Now, 'Oumumua is out of reach of our most powerful telescopes, but these inconsistencies are just too exciting not to follow up. Therefore, a team from the Initiative for Interstellar Studies (I4IS) released a new paper outlining their plans for Project Lyra, a mission that would send a solar sail probe to catch up and analyze 'Oumumua before it is lost to us forever.
"Theories to explain the nature of 1I / 'Oumuamua have included a fractal dust aggregate, a hydrogen iceberg, a nitrogen iceberg, an alien solar sail, fragments of a tidal planet, and so on," the authors wrote of the paper. "All explanations have one thing in common - they are extraordinary."
A sunship mission with a gravity boost from Jupiter
The new paper says a mission could start in early 2028 and reach 'Oumumua, based on its speed and direction of travel as it left our solar system, between 2050-2054. In the first four years of the mission, it would orbit the Earth twice, and Venus and Jupiter once to get gravity assistance and send it on its way to the mysterious space object.
Solar sailing technology, which was proven to work by the Planetary Society's LightSail 2 proof-of-concept mission, would help propel the probe on its way to overtake 'Oumumua.

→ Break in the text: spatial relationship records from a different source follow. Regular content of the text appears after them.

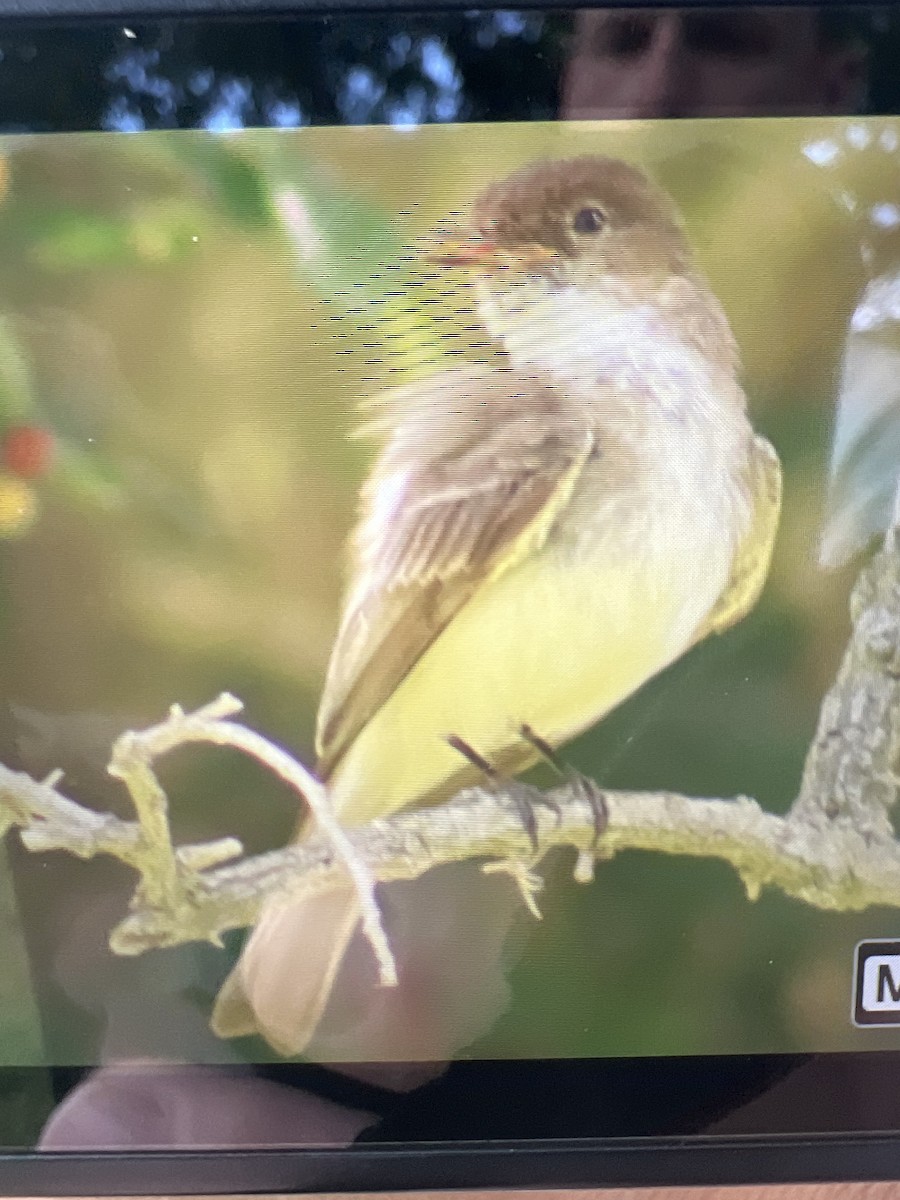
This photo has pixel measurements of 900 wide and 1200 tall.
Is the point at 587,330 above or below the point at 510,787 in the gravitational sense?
above

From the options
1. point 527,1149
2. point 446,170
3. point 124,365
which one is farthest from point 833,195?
point 527,1149

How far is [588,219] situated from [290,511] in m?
0.18

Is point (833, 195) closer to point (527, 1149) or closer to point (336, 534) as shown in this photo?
point (336, 534)

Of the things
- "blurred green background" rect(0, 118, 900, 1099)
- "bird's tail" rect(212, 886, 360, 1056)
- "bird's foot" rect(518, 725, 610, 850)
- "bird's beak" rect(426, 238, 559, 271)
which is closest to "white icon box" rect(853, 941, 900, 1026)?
"blurred green background" rect(0, 118, 900, 1099)

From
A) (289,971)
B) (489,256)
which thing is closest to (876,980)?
(289,971)

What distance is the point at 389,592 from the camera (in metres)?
0.43

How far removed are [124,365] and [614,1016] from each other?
38 cm

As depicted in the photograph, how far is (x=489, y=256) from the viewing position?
398 mm

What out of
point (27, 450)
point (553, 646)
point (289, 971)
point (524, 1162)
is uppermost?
point (27, 450)

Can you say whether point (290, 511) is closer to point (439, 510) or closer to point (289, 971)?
point (439, 510)

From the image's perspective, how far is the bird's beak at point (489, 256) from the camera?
395 mm

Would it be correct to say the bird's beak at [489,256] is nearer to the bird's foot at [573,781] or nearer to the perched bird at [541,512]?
the perched bird at [541,512]

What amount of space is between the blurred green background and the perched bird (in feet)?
0.04

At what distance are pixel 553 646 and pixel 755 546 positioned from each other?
0.10 metres
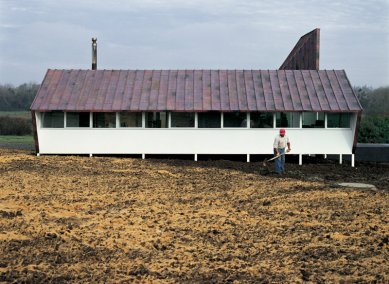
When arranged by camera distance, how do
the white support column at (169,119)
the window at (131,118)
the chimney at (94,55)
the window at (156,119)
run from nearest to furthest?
the white support column at (169,119) → the window at (156,119) → the window at (131,118) → the chimney at (94,55)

However, the mission would use a photon sail that was at least partially powered by a laser on Earth, much like Breakthrough Starshot's concept of a light sailing probe that could reach our nearest star system, Alpha Centauri, within two decades of launch.
Although other teams have suggested missions to 'Oumumua, most of these have relied on performing an Oberth maneuver around the Sun. In other words, when the probe begins to fall into the Sun's gravitational well, it will amplify its thruster and give it a massive speed boost. Since this would require a massive shield to protect against the sun's heat and radiation, the I4IS team suggested using an Oberth maneuver around Jupiter instead. "The mission would be much more like existing interplanetary missions," the authors explained. However, the launch date should not be set earlier than February 2028 due to Jupiter's current orbital adjustment.
Since 'Oumumua was first observed, another interstellar object, named C / 2019 Q4 (Borisov), was discovered. Unlike 'Oumumua, it turned out that the comet is much more similar to other space rocks observed throughout history. So much the more reason to hunt 'Oumumua and discover its mysteries. That is, of course, if it did not already reach a flight path to its nearest spaceport.